Henri Bergson, Materia y Memoria / ¿Qué nos dice en efecto la experiencia? Nos muestra que la vida del alma o, si ustedes prefieren, la vida de la conciencia, está ligada a la vida del cuerpo ...


¿Qué nos dice en efecto la experiencia? Nos muestra que la vida del alma o, si ustedes prefieren, la vida de la conciencia, está ligada a la vida del cuerpo, que existe solidaridad entre ellos, nada más. Pero este punto jamás ha sido discutido por persona alguna, y lejos estamos con esto de sostener que lo cerebral es lo equivalente de lo mental, que se podría leer en un cerebro todo lo que pasa en la conciencia correspondiente. Un vestido es solidario del clavo donde está colgado; cae si se arranca el clavo; oscila si el clavo se mueve; se agujerea, se desgarra si la cabeza del clavo es muy puntiaguda; de esto no se sigue que cada detalle del clavo corresponda a un detalle del vestido, ni que el clavo sea el equivalente del vestido; aún menos se sigue de esto que el clavo y el vestido sean lo mismo. Del mismo modo, la conciencia está indiscutiblemente colgada en un cerebro pero en absoluto resulta de allí que el cerebro dibuje todo el detalle de la conciencia, ni que la conciencia sea una función del cerebro. Todo lo que la observación, la experiencia, y en consecuencia la ciencia nos permiten afirmar es la existencia de cierta relación entre el cerebro y la conciencia.
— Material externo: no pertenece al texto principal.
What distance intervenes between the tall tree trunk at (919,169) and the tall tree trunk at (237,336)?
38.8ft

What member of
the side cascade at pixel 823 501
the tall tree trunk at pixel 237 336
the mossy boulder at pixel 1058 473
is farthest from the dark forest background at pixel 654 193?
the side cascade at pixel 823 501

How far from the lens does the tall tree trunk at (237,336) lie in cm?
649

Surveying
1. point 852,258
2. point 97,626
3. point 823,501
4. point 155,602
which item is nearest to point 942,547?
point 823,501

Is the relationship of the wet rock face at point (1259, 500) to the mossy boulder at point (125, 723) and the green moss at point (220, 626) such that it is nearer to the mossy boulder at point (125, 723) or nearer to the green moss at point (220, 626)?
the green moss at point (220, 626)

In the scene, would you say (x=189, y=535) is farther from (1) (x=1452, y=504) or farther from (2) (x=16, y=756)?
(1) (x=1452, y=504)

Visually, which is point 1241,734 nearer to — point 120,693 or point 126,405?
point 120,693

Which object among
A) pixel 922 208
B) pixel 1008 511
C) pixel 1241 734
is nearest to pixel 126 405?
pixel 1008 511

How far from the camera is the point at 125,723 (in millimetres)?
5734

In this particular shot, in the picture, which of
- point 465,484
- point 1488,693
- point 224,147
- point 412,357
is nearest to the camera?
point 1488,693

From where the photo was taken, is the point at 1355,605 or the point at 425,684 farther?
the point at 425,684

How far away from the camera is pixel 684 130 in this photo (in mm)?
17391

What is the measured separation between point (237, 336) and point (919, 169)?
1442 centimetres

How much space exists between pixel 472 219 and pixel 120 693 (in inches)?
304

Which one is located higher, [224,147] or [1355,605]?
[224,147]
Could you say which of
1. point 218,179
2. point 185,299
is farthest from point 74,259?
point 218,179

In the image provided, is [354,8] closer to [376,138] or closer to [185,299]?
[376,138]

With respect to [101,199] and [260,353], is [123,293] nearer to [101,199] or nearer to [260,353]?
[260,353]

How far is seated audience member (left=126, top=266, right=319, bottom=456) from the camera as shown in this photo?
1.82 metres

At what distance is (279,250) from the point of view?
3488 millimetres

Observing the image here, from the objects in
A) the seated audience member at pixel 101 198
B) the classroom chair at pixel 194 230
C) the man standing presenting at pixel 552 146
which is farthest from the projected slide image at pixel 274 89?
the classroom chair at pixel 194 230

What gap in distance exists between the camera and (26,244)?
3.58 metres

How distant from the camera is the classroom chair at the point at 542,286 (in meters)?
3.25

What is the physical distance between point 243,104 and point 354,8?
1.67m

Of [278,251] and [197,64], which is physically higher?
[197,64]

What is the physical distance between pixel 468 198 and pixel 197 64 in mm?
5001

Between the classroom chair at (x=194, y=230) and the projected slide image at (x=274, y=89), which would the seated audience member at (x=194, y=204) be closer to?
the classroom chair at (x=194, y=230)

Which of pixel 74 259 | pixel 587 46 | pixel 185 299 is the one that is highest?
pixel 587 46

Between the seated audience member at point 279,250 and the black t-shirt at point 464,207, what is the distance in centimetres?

¿Cuál es esa relación? ¡Ah! Es ahí que podemos preguntarnos si la filosofía efectivamente ha dado lo que se estaba en derecho de esperar de ella. A la filosofía incumbe la tarea de estudiar la vida del alma en todas sus manifestaciones. Adiestrado en la observación interior, el filósofo debería descender hacia adentro de sí mismo, luego remontando hasta la superficie, seguir el movimiento gradual por el cual la conciencia se distiende, se extiende, se prepara a evolucionar en el espacio. Asistiendo a esta materialización progresiva, atisbando los pasos a través de los cuales la conciencia se exterioriza, obtendría al menos una intuición vaga de lo que puede ser la inserción del espíritu en la materia, la relación del cuerpo con el alma. Sin dudas sería sólo una primera luz, no más. Pero esta luz nos conduciría hacia los innumerables hechos de que disponen la psicología y la patología. Estos hechos, a su turno, corrigiendo y completando lo que la experiencia interna habría tenido de defectuosa o insuficiente, enderezarían el método de observación interior. Así, a través de las idas y vueltas entre dos centros de observación, uno dentro, el otro afuera, obtendríamos una solución cada vez más aproximada del problema, nunca perfecta, como pretenden ser muy a menudo las soluciones del metafísico, pero siempre habría venido desde adentro, en la visión interior habríamos buscado el principal esclarecimiento; y es por eso que el problema permanecería tal como debe ser, un problema de filosofía.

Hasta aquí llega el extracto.